* _Exercise instructions_: Copy every row below verbatim, leaving out the pictures.

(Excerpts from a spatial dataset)
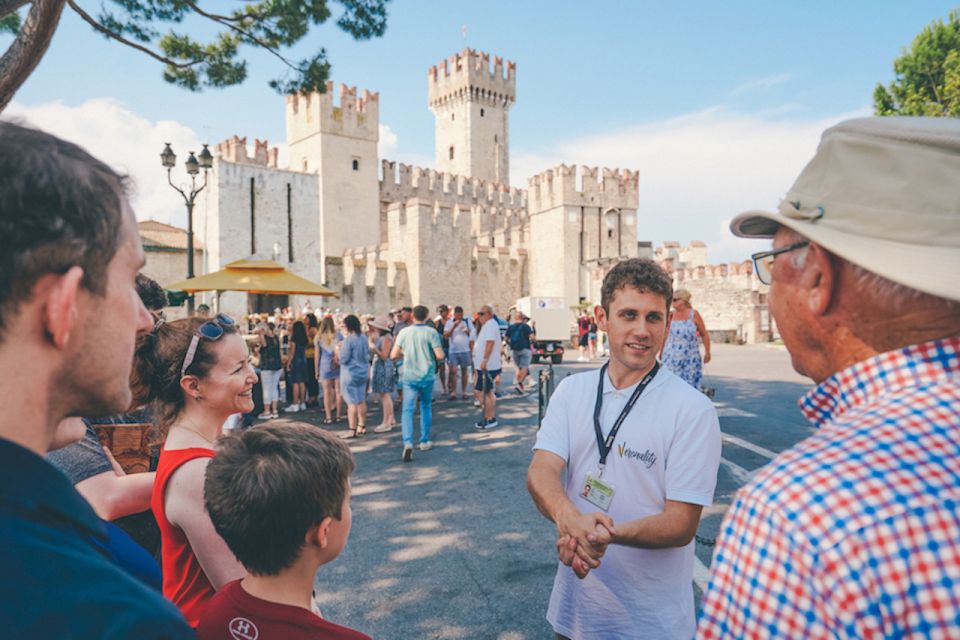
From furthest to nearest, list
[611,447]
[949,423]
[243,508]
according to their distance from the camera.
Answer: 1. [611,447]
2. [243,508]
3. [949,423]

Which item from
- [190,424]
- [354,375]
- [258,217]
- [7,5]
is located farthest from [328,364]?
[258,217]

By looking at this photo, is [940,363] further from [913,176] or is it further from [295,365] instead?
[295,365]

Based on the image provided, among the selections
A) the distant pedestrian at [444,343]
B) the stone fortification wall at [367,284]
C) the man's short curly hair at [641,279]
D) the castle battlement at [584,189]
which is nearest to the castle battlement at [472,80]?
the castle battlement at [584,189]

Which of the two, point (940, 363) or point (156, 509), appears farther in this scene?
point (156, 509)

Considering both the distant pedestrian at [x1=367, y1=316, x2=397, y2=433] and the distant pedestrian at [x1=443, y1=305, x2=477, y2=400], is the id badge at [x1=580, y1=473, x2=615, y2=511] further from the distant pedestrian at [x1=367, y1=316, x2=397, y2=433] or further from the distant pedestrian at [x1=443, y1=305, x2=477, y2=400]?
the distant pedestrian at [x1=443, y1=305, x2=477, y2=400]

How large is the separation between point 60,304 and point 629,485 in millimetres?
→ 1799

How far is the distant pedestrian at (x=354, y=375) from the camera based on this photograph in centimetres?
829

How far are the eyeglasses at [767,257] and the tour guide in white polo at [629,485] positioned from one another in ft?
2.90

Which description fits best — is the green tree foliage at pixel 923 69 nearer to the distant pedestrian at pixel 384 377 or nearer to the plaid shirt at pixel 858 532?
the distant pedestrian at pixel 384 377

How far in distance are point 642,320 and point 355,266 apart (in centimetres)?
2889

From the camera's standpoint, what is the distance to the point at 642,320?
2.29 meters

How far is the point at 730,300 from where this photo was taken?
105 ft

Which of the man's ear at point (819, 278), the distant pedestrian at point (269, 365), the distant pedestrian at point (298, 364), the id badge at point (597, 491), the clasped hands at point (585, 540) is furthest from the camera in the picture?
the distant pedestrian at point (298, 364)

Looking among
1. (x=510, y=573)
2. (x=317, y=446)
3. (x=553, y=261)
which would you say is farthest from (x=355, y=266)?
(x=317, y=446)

* _Worked solution_:
From furthest to nearest, list
[611,447]
[949,423]
[243,508]
according to their distance from the camera.
Answer: 1. [611,447]
2. [243,508]
3. [949,423]

Which item from
- [190,424]
- [354,375]
- [258,217]
- [7,5]
is located farthest from [328,364]?
[258,217]

By looking at this photo, is [940,363] further from [913,176] or is it further from [295,365] instead?
[295,365]

Based on the image provided, among the selections
A) the distant pedestrian at [444,343]
B) the stone fortification wall at [367,284]
C) the man's short curly hair at [641,279]
D) the castle battlement at [584,189]
which is nearest to the castle battlement at [472,80]?
the castle battlement at [584,189]

Which of the two, point (940, 363) or point (156, 509), appears farther in this scene?
point (156, 509)

Considering both the distant pedestrian at [x1=367, y1=316, x2=397, y2=433] and the distant pedestrian at [x1=443, y1=305, x2=477, y2=400], is the id badge at [x1=580, y1=473, x2=615, y2=511] further from the distant pedestrian at [x1=367, y1=316, x2=397, y2=433] or further from the distant pedestrian at [x1=443, y1=305, x2=477, y2=400]?
the distant pedestrian at [x1=443, y1=305, x2=477, y2=400]

How large is the separation between point 60,304 and point 629,485 in millimetres?
→ 1799

How far is the distant pedestrian at (x=354, y=375) from the camera based on this photograph in centimetres?
829

How far are the eyeglasses at [767,257] and the tour guide in white polo at [629,485] positioned from one another in ft?
2.90

Which description fits best — is the green tree foliage at pixel 923 69 nearer to the distant pedestrian at pixel 384 377 or nearer to the plaid shirt at pixel 858 532?
the distant pedestrian at pixel 384 377

How far in distance are point 642,320 and point 355,266 apart (in centimetres)?
2889

From the camera's standpoint, what is the distance to the point at 642,320?
2.29 meters

How far is the point at 730,300 from where this photo was taken?
105 ft

Which of the man's ear at point (819, 278), the distant pedestrian at point (269, 365), the distant pedestrian at point (298, 364), the id badge at point (597, 491), the clasped hands at point (585, 540) is furthest from the camera in the picture?
the distant pedestrian at point (298, 364)

Looking among
1. (x=510, y=573)
2. (x=317, y=446)
3. (x=553, y=261)
which would you say is farthest from (x=355, y=266)?
(x=317, y=446)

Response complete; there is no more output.